Судя по затрепанной книжке доктора Спока, эта обормотка переживала те же проблемы, что обрушились и на меня. Хорошо, что у меня хватило ума сунуть эту энциклопедию по выращиванию младенцев в рюкзак вместе с пакетами манки, риса, банками с соками и прочим.
Вопрос с посудой решался просто — посуда здесь была, но «взрослая». Постельные дела тоже решаемы — сдвину обе койки и приткну дитя к себе поближе, чтобы ночью не свалилось на пол.
М-да… А где тогда будет спать Клецов?
Что-то мне очень не хотелось уходить с ним в надвигающуюся ночь под одной крышей. Ладно, проблемы будем решать по мере возникновения.

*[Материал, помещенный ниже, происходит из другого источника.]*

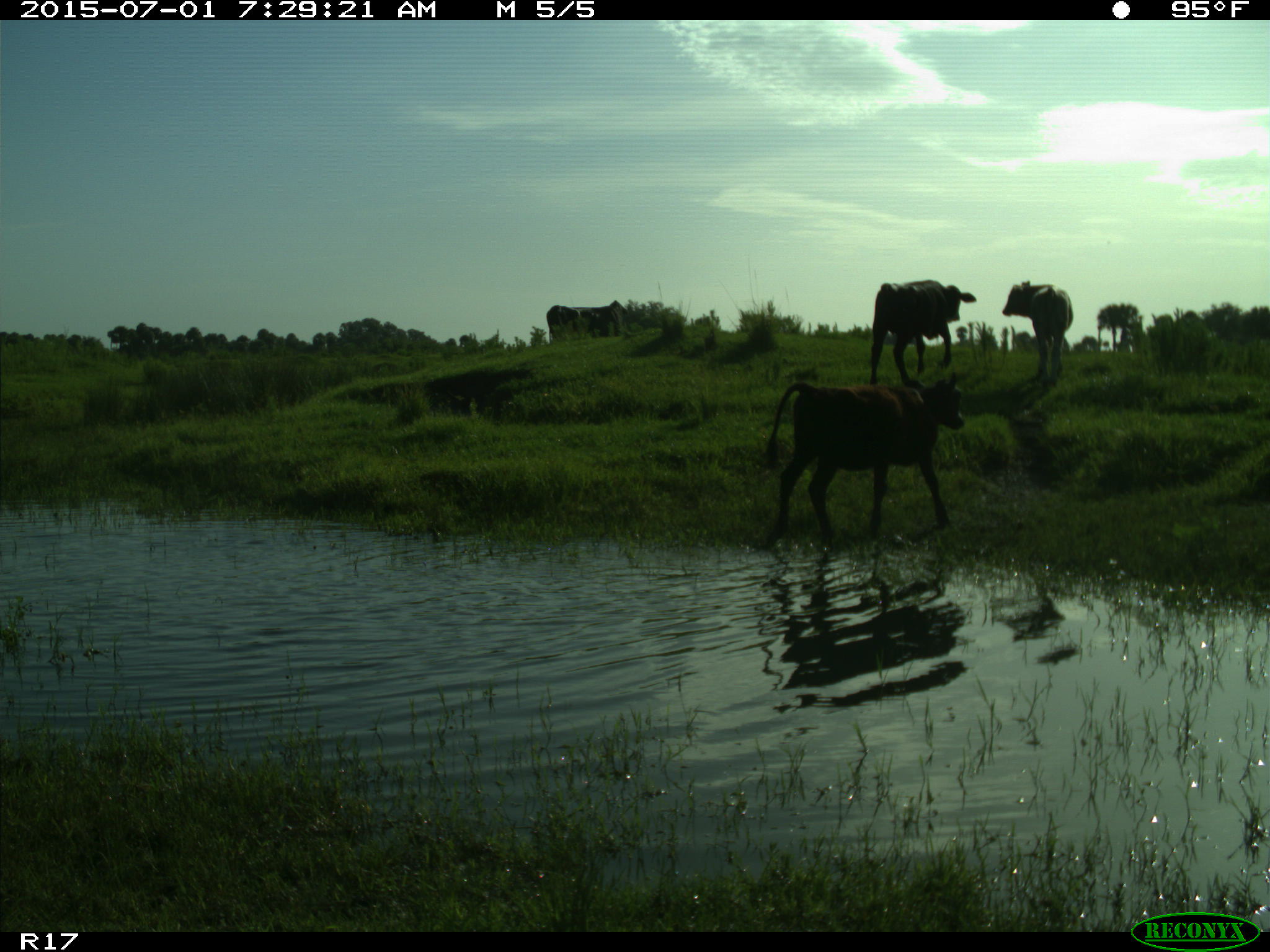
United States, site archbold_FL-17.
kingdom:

Я поглядела в окно — Гришуня ползал по одеялу, постеленному на траве, хохотал и хлопал ладошкой — ловил кузнечика.
Я решила начать с теории, раскрыла этого самого Спока и начала читать.
Доктор Спок меня успокаивал — по доктору выходило, что нет ничего проще, чем быть матерью.

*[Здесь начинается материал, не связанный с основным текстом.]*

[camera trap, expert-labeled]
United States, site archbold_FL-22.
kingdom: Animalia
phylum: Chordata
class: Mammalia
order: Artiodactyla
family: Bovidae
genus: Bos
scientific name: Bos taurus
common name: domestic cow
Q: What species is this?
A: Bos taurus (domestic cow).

Строчки расплывались, глаза слипались от сонной тишины и ласкового послеполуденного тепла, приходила покойная усталость, словно я наконец-то добежала до финиша моего идиотского марафона, и я не заметила, как заснула.
Сон был нелепый — наверное, в нем сосредоточились все мои — невысказанные страхи. Мне снилась Гаша, не совсем ясно, только блеклые глаза ее в сеточке морщин смотрели на меня близко, как будто сквозь слой прозрачной воды, тихие и печальные. Но голос ее лился совершенно различимо.
— Ты хоть соображаешь, за что берешься, Лизавета? — слышала я. — Это же не цуценя, не пупсик, в который поигралась и бросила… Тем более что у него родная мамочка есть, отец тем более Ему ж не просто расти, а и болеть. От дитячих хворей никто никуда не денется. А там — учить надо и, между прочим, обувать, одевать… И кормить тоже. И какая у него жизнь будет? Если тебя саму в три узла свернуло? И как там оно — выпрямишься? Ну, и опять же — будет у тебя муж. Будет, будет, куда денешься? Думаешь, мужикам большая радость девицу с готовым довеском брать? Да нет, случаются и такие, которым бы вроде все равно. Только я тебе так по жизни замечу: не все равно им. Был бы это твой грех, ты свои делишки искупала — что самолично на спинку опрокинулась. А то что ж получается? Кто-то карамелечку сладкую отсасывал, хмелел, а похмелье — тебе? Чьи долги собираешься платить, Лизка? Зачем?